Her arms swing in great half circles,
as she walks along the side of the road,
her cracked lips muttering prayers, or rants,
or maybe spells summoning the loose change
out of the pockets of those of us she
stops in a Stripes parking lot as
we emerge from our cars to buy tacos,
or as we sit on a park bench watching birds.
“Can I have some change? I’m goin’ to K-Mart
to buy some hamburger meat” is her
usual line, and she says it with one
arm extended to you, yellow nails
on her fingers, the palm of her hand cracked,
like an old cement sidewalk.

She walks the same route every day,
as constant and as regular as the tide
or a sunrise, and her walk is metronome steady,
almost unworldly. She moves not sweating
in the heat of the sun, powered by
her madness, her addictions, her fear.
To see her it to feel the world tilt for a moment,
the battles roiling in her brain are visible
in her eyes and so fierce is her need,
it draws you to her like a black hole.

In another age, she would have inspired legends.
She is walking the roads looking for her lover
they would say. She can tell fortunes, but went
mad from looking too far into the future
they would tell their children. You must
give her a quarter or she will spit into the
dust on your car tires causing them to go
flat they would whisper.

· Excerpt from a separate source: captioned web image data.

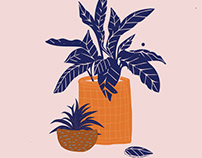 Pot illustration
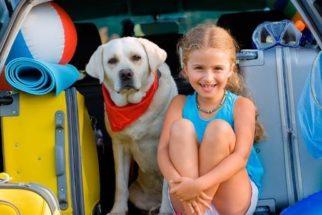 Orientações para saber antes de viajar com o cão para outro país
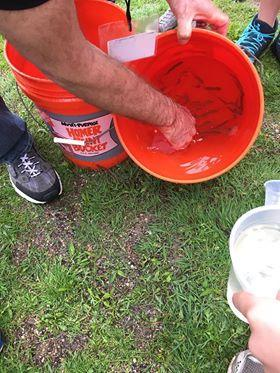 The bucket contains several salmon grown in the classroom.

She might have
been a priestess, instead of the lady at
Stripes who accepts your change while
she looks at the other world she sees
just over your shoulder.


Sunday, May 08, 2016

 Three months without one and it's still there,
the itch beneath the scab, the nagging urge,
tap-tapping against my molars, and sending my tongue searching.between my lips for
the cotton, paper, and smoke.

The ancient priests knew the value of smoke,
saw the divinity in the ever expanding cloud, traced the prophecies in it's curls, and realized that our poor wingless prayers rode the rising
plumes like hawks gliding on thermal currents, circling their way heavenward.

So don't congratulate me on not smoking.
I have lost my prayers, my ritual, my vespers,
matins, and lauds, the punctuation of my days, the moments of respite, and  the fuel of my future plans. 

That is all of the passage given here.